Profitability continues to improve, driving steady growth in performance. According to the company's announcement, the company's gross margin for 2023 was 32.28%, up 1.61 pcts from the same period last year, and the net profit margin was 17.00%, up 1.96 pcts from the same period last year. The 2024Q1 gross margin was 35.63%, up 3.88 pcts from the same period last year, and the net margin was 17.42%, up 0.81 pcts from the same period last year. According to our analysis, 1) The company's gross margin has shown a continuous upward trend since it bottomed out in 2022/Q4, mainly due to the gradual release of production capacity and the continuous increase in superimposed scale effects, and it is expected that the upward trend will continue in the future. 2) The increase in the company's net interest rate is mainly due to cost reduction and efficiency, and the continuous deepening of the profitability of superimposed products. We expect that as the scale effect of the company continues to increase, the company's profitability is expected to continue to improve to drive steady growth in performance.
Backed by CLP 55, the military and civilian sectors have driven steady growth in performance. 1) The company is backed by CLP 55 and is a core domestic RF and T/R component company with a deep technical background; 2) The company's military and civilian dual-line layout, the military T/R component business is expected to benefit from increased penetration rate of phased array radars, and the civilian RF business is expected to unleash rapid growth along with 5G base station construction and demand for RF components in mobile phone terminals; 3) The company has formed an industrial chain layout from chips to modules and components. The future will fully benefit from the release of external demand, and the company's performance is expected to continue to grow rapidly.

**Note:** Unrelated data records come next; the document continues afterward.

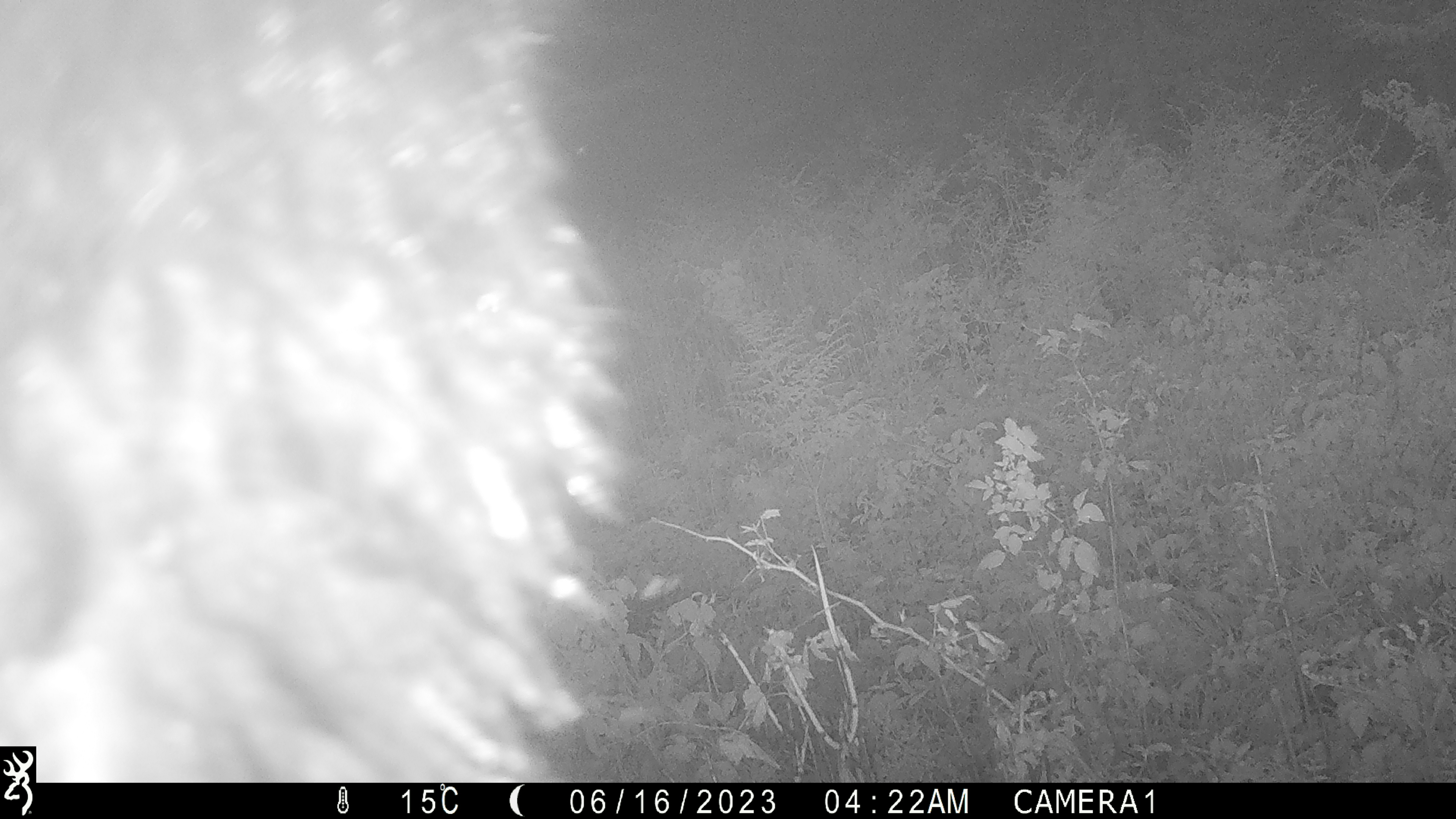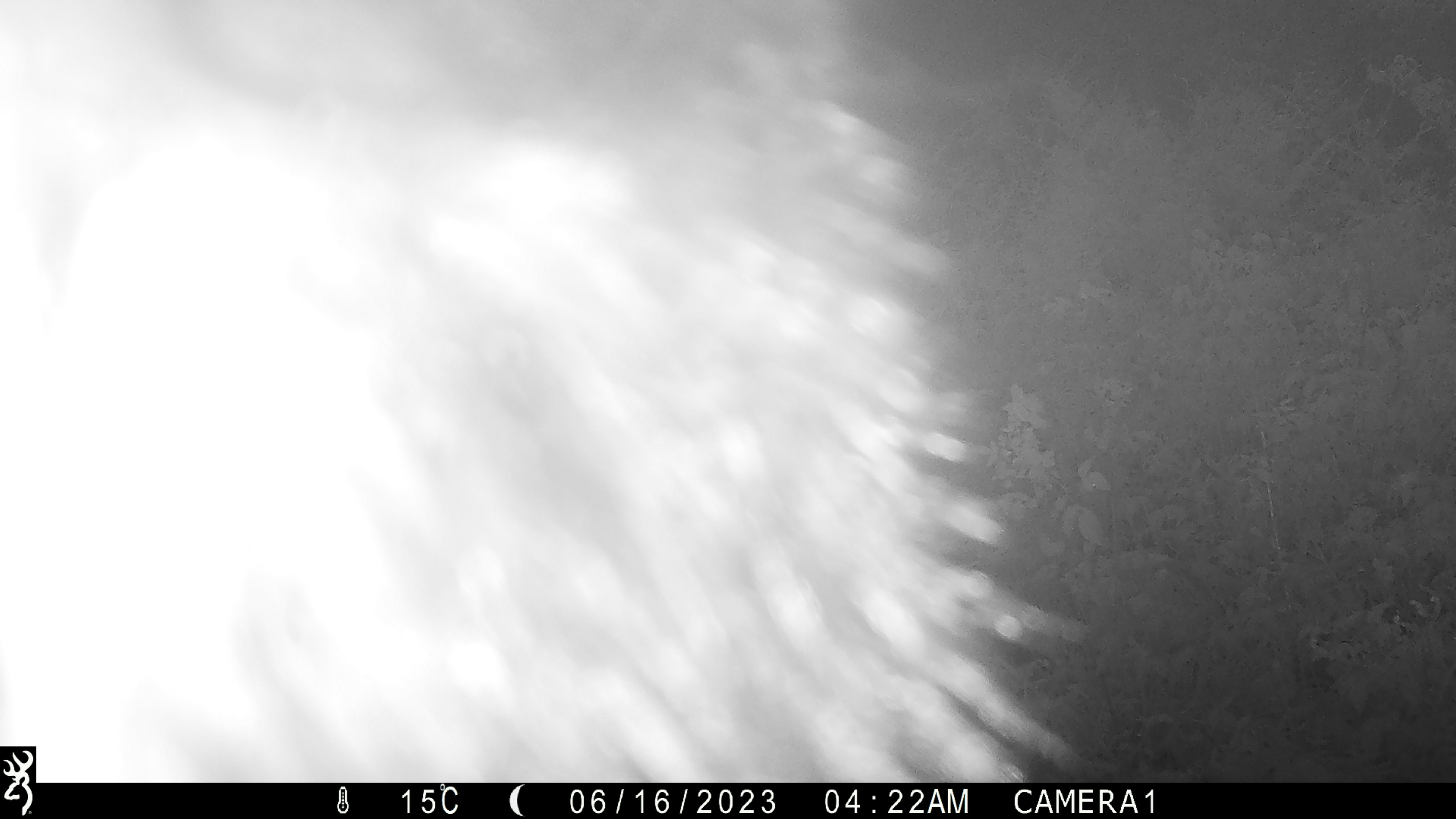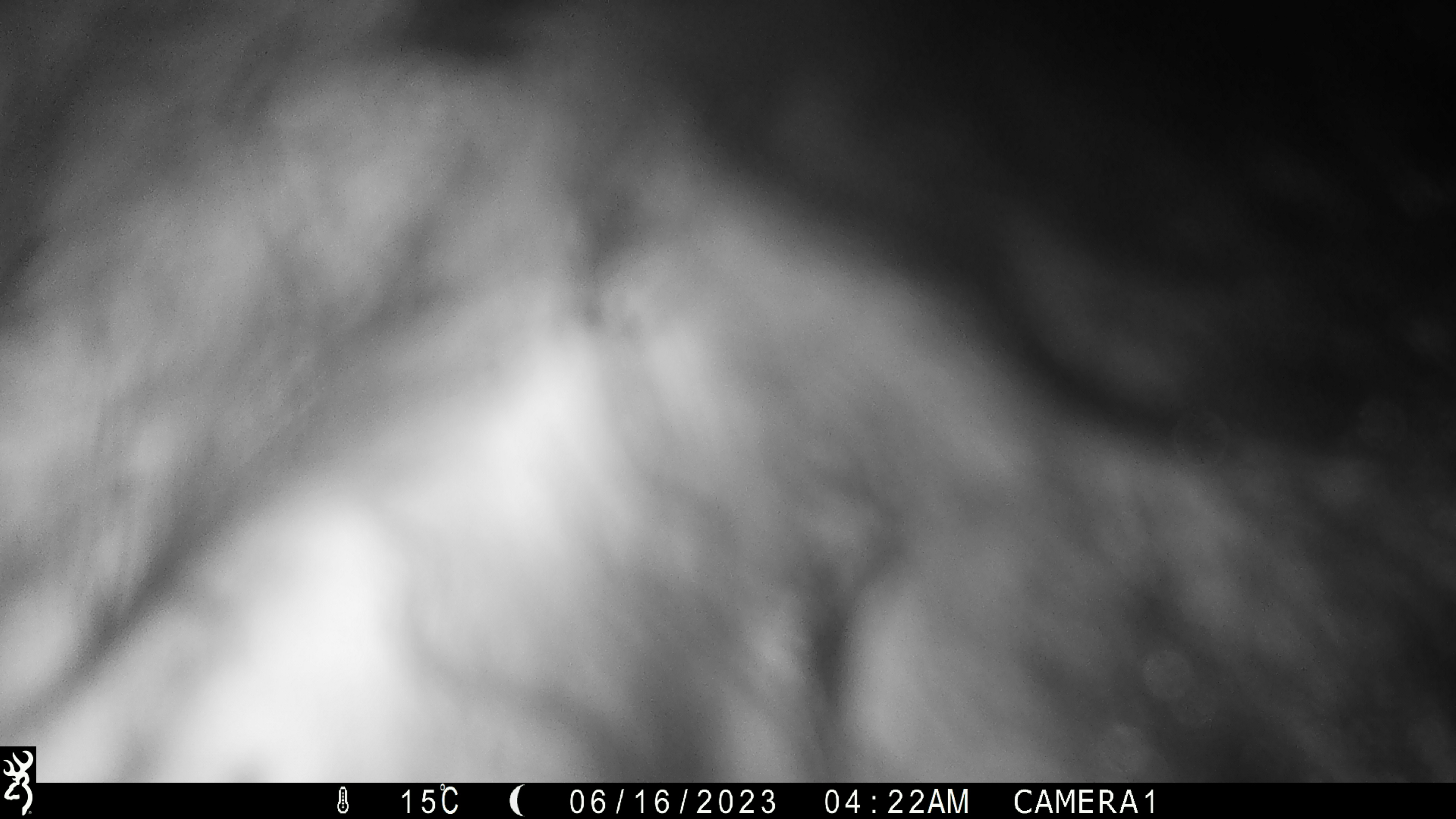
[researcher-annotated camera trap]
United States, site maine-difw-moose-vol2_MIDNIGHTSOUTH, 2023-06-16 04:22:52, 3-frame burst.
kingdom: Animalia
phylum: Chordata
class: Mammalia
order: Carnivora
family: Ursidae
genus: Ursus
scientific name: Ursus americanus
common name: black bear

The 2024E profit forecast was lowered and the “Overweight” rating was maintained. Considering some product restructuring and the impact of fluctuations in downstream demand, we lowered the 2024E net profit forecast to mother of 707 million yuan (previous value was 882 million yuan), and added the 2025-2026E net profit forecast of 8.69/1,106 million yuan. The PE corresponding to the current stock price is 42/34/27 times, respectively.
Comparing representative companies such as Zhenlei Technology (RF chips), Chengchang Technology (T/R chips), and Zhuo Shengwei (RF devices/modules) whose main business is RF related products, the average PE values of comparable companies in 2024-2026E were 57/41/29 times, respectively. The company's 2024E PE valuation was lower than the industry average. Considering that the company is a leading RF and T/R component company, the core benefits from increased demand from the military and civilian markets, and the continuous increase in combined profitability, it maintains an “increase” rating.
Risk warning: risk of changes in product sales prices; risk of changes in military order expectations; increased risk of industry competition.